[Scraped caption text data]
■ ■ ■ ■ ■ ■ ■
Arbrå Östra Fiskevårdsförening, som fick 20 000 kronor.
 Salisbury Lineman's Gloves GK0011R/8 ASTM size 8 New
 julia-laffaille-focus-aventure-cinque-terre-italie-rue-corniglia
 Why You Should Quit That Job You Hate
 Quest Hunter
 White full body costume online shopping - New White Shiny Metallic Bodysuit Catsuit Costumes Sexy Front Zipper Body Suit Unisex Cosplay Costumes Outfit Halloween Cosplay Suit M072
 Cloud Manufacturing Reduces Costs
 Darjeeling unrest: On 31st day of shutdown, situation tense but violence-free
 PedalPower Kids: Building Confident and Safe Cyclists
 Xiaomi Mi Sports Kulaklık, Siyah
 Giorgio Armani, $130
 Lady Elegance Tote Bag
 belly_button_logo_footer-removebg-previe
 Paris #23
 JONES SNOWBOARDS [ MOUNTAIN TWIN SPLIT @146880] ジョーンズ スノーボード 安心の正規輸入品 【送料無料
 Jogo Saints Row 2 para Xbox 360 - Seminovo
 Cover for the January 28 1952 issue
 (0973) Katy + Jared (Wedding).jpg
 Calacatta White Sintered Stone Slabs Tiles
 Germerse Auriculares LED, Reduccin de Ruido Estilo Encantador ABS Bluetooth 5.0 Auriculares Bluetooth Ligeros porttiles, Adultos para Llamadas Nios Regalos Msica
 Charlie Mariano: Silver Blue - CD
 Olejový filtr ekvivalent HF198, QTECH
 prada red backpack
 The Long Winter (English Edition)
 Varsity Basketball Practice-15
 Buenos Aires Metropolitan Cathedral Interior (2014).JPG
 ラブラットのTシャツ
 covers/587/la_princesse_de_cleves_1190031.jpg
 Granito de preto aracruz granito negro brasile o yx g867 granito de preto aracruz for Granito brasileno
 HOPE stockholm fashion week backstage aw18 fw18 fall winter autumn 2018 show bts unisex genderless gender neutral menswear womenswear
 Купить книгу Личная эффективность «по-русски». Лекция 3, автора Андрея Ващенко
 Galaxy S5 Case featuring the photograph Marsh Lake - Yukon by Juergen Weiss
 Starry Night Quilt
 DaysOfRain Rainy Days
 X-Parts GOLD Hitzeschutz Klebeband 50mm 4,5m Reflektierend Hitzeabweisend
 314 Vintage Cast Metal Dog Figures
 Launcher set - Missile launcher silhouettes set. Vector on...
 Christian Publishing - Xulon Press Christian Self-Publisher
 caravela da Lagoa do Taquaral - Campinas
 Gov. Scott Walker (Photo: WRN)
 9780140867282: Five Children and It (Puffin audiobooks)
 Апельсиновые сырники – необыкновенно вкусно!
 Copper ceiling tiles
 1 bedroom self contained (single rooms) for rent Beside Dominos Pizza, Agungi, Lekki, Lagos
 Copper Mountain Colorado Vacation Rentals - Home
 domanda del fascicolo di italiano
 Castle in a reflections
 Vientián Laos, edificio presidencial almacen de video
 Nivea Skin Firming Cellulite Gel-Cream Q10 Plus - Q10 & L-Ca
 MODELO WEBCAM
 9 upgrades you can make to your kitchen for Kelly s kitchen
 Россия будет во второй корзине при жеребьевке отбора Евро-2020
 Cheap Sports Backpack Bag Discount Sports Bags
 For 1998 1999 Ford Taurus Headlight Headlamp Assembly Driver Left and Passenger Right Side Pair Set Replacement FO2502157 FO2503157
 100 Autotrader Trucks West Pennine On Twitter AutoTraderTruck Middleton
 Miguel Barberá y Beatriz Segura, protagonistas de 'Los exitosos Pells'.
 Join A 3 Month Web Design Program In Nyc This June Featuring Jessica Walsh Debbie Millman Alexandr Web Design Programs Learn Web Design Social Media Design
■ ■ ■ ■ ■ ■ ■
> Assignment: Using the records above, copy word for word the line with "Купить книгу Личная", the line with "Gov. Scott Walker (Photo: WRN)", and every line between them.

> Solution to this exercise:
 Купить книгу Личная эффективность «по-русски». Лекция 3, автора Андрея Ващенко
 Galaxy S5 Case featuring the photograph Marsh Lake - Yukon by Juergen Weiss
 Starry Night Quilt
 DaysOfRain Rainy Days
 X-Parts GOLD Hitzeschutz Klebeband 50mm 4,5m Reflektierend Hitzeabweisend
 314 Vintage Cast Metal Dog Figures
 Launcher set - Missile launcher silhouettes set. Vector on...
 Christian Publishing - Xulon Press Christian Self-Publisher
 caravela da Lagoa do Taquaral - Campinas
 Gov. Scott Walker (Photo: WRN)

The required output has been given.